Die Genehmigungspflicht der Umsetzung der Patientenverfügung kann nur auf den ersten Blick als Einschränkung des Selbstbestimmungsrechtes des Patienten gesehen werden. M. E. ist der Entscheidung des
BGH im Ergebnis zuzustimmen. Der juristische Laie wird für die gerichtliche Kontrollentscheidung durchaus dankbar sein. Auch dem Vollmachtgeber, dem nicht selten bei Errichtung einer
Patientenverfügung der Gedanke durch den Kopf geht, man werde sich seiner vielleicht allzu leichtfertig oder gar gezielt entledigen, wird die gerichtliche Kontrolle, ob die von ihm vorgegebenen
Voraussetzung für einen Abbruch der Behandlung vorliegen, ebenfalls begrüßen.

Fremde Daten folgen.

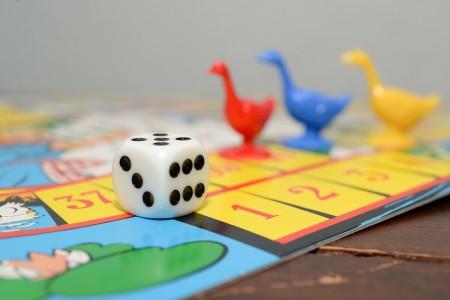盛り上がるクリスマスのパーティゲームとは!子供から大人まで楽しめるゲーム8選
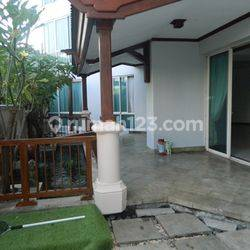 Exclusive Puri Casablanca Apartment with Beautiful Terrace Facing to Natural Water Fountain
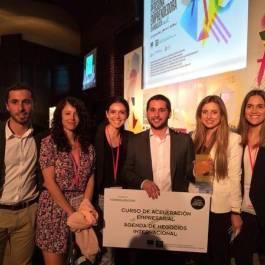 Parte del equipo de Solbyte tras recibir el Premio Autonómico de Andalucía Emprende 2015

Nicht zuletzt der behandelnde Arzt wird durch die gerichtliche Kontrolle im Vorfeld vor späteren strafrechtlichen Verfolgungen geschützt.
Weiter unklar ist, inwieweit der in einer Patientenverfügung niedergelegte Wille auch Angehörige zum Handeln verpflichtet.
Künftig sind Patientenverfügungen auf eine sicherere rechtliche Grundlage gestellt. Der Bundestag hat am 18.06.09 gesetzliche Regelungen zur Patientenverfügung beschlossen, die bereits am 1.09.09 in
Kraft treten sollen.
Nach jahrelanger Diskussion ist nun klar: Die Selbstbestimmungsrecht des Patienten muss bei medizinischen Behandlungen beachtet werden, gerade auch dann, wenn der Patient selbst nicht mehr in der
Lage ist, Entscheidungen selbst zu treffen oder zu äußern.
Das Gesetz trifft künftig Regelungen sowohl zu den Voraussetzungen als auch zur Bindungswirkung von Patientenverfügungen. Der Wille des Patienten muss unabhängig von Art und Stadium seiner Erkrankung
respektiert werden, also auch dann, wenn die Krankheit nicht unbedingt tödlich endet. Bisher war umstritten, inwieweit der Arzt verpflichtet war, Willensbekundungen der Patienten zu beachten und
welche Anforderungen als diese Erklärungen zu stellen waren.
Das Gesetz verlangt künftig, dass die Patientenverfügung zumindest schriftlich erklärt wird. Der Betreuer oder Bevollmächtigte des Patienten hat jedoch gemeinsam mit dem behandelnden Arzt zu prüfen,
ob die Festlegungen noch auf die konkrete Lebens- und Behandlungssituation zutreffen. Kann eine Einigung nicht erzielt werden, trifft das Vormundschaftsgericht eine Entscheidung auf entsprechenden
Antrag.
Wie bereits bisher ist es die Aufgabe des Betreuers oder Bevollmächtigten, den Wünschen des Betroffenen Geltung zu verschaffen. Auf ihm lastet somit immer auch eine hohe Verantwortung. Wichtig ist
daher, rechtzeitig bei Einsetzung eines Bevollmächtigten mit ihm auch über diese Fragen zu reden, damit dieser zu gegebener Zeit Entscheidungen stets im Interesse des Vollmachtgebers treffen
kann.
Auch unter den neuen gesetzlichen Regelungen empfiehlt es sich daher, rechtzeitig vorzusorgen. Durch die Einsetzung eines Bevollmächtigten nach eigener Auswahl kann vermieden werden, dass durch das
Gericht ein Betreuer bestellt wird. Patientenverfügungen sollten möglichst konkret den Willen des Patienten zum Ausdruck bringen, damit später keine Fragen bei der Auslegung der Erklärungen
entstehen. Den höchsten Beweiswert haben nach wie vor notariell beurkundete oder beglaubigte Patientenverfügungen, oft zusammen mit einer Vorsorgevollmacht aufgesetzt. Der Notar hilft bei der
Formulierung, erläutert Bedeutung und Tragweite der Urkunde und beachtet dabei stets den rechtlich vorgegebenen Gestaltungsrahmen. Bei der Beurkundung prüft der Notar auch die Geschäftsfähigkeit des
Beteiligten und muss im Zweifelsfall die Beurkundung ablehnen.
Patientenverfügungen können ebenso wie Vorsorgevollmachten beim Zentralen Vorsorgeregister der Bundesnotarkammer registriert werden. Nach Angabe der Bundesnotarkammer sind derzeit ca. 900.000
Vollmachten registriert, davon ca. 600.000 verbunden mit einer Patientenverfügung. Die Vormundschaftsgerichte in Deutschland fragen das Register derzeit ca. 20.000 Mal monatlich ab.